## Text excerpt
▼

IR for Programmable Datapaths [WAS Re: On the NACKs on P4TC patches]

Tom Herbert <tom@xxxxxxxxxx> · Tue, 28 May 2024 18:55:29 -0700

> None of above requires P4TC. For different architectures you
> build optimal backend compilers. You have a Xilenx backend,
> an Intel backend, and a Linux CPU based backend. I see no
> reason to constrain the software case to map to a pipeline
> model for example. Software running on a CPU has very different
> characteristics from something running on a TOR, or FPGA.
> Trying to push all these into one backend "model" will result
> in suboptimal result for every target. At the end of the
> day my .02$, P4 is a DSL it needs a target dependent compiler
> in front of it. I want to optimize my software pipeline the
> compiler should compress tables as much as possible and
> search for a O(1) lookup even if getting that key is somewhat
> expensive. Conversely a TCAM changes the game. An FPGA is
> going to be flexible and make lots of tradeoffs here of which
> I'm not an expert. Also by avoiding loading the DSL into the kernel
> you leave room for others to build new/better/worse DSLs as they
> please.
>

I think the general ask here is to define an Intermediate
Representation that describes a programmed data path where it's a
combination of declarative and imperative elements (parsers and table
descriptions are better in declarative representation, functional
logic seems more imperative). We also want references to accelerators
with dynamic runtime binding to hardware (there are some interesting
tricks we can do in the loader for a CPU target-- will talk about at
Netdev). With a good IR we can decouple the frontend from the backend
target which enables mixing and matching programming languages with
arbitrary HW or SW targets. So a good IR potentially enables a lot of
flexibility and freedom on both sides of the equation.

▲

## Dataset content
▼

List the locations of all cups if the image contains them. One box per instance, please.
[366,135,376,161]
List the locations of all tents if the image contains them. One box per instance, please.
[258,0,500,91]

▲

## Task list
a. Reproduce the passage from the discussion of an intermediate representation for programmable datapaths, starting at "I think the" and ending at "of the equation.".
b. Extend the forum post on an intermediate representation for programmable datapaths, picking up after its final sentence.

## Answers for the exercise
a.
I think the general ask here is to define an Intermediate
Representation that describes a programmed data path where it's a
combination of declarative and imperative elements (parsers and table
descriptions are better in declarative representation, functional
logic seems more imperative). We also want references to accelerators
with dynamic runtime binding to hardware (there are some interesting
tricks we can do in the loader for a CPU target-- will talk about at
Netdev). With a good IR we can decouple the frontend from the backend
target which enables mixing and matching programming languages with
arbitrary HW or SW targets. So a good IR potentially enables a lot of
flexibility and freedom on both sides of the equation.

b.
An IR also facilitates reasonable kernel offload via signing images
with a hash of the IR. So for instance, a frontend compiler could
compile a P4 program into the IR. That code could then be compiled
into a SW target, say eBPF, and maybe P4 hardware. Each image has the
hash of the IR. At runtime, the eBPF code could be loaded into the
kernel. The hardware image can be loaded into the device using a side
band mechanism. To offload, we would query the device-- if the hash
reported by the device matches the hash in the eBPF then we know that
the offload is viable. No jits, no pushing firmware bits through the
kernel, no need for device capabilities flags, and avoids the pitfalls
of TC flower.

There is one challenge here in how to deal with offloads that are
already integrated into the kernel. I think GRO is a great example.
GRO has been especially elusive as an offload since it requires a
device to autonomously parse packets on input.  We really want a GRO
offload that parses the same exact protocols the kernel does
(including encapsulations), but also implements the exact same logic
in timers and pushing reassembled segments. So this needs to be
programmable. The problem with the technique I described is that GRO
is integrated into the kernel so we have no basis for a hash. I think
the answer here is to start replacing fixed kernel C code with eBPF
even in the critical path (we already talked about replacing flow
dissector with eBPF).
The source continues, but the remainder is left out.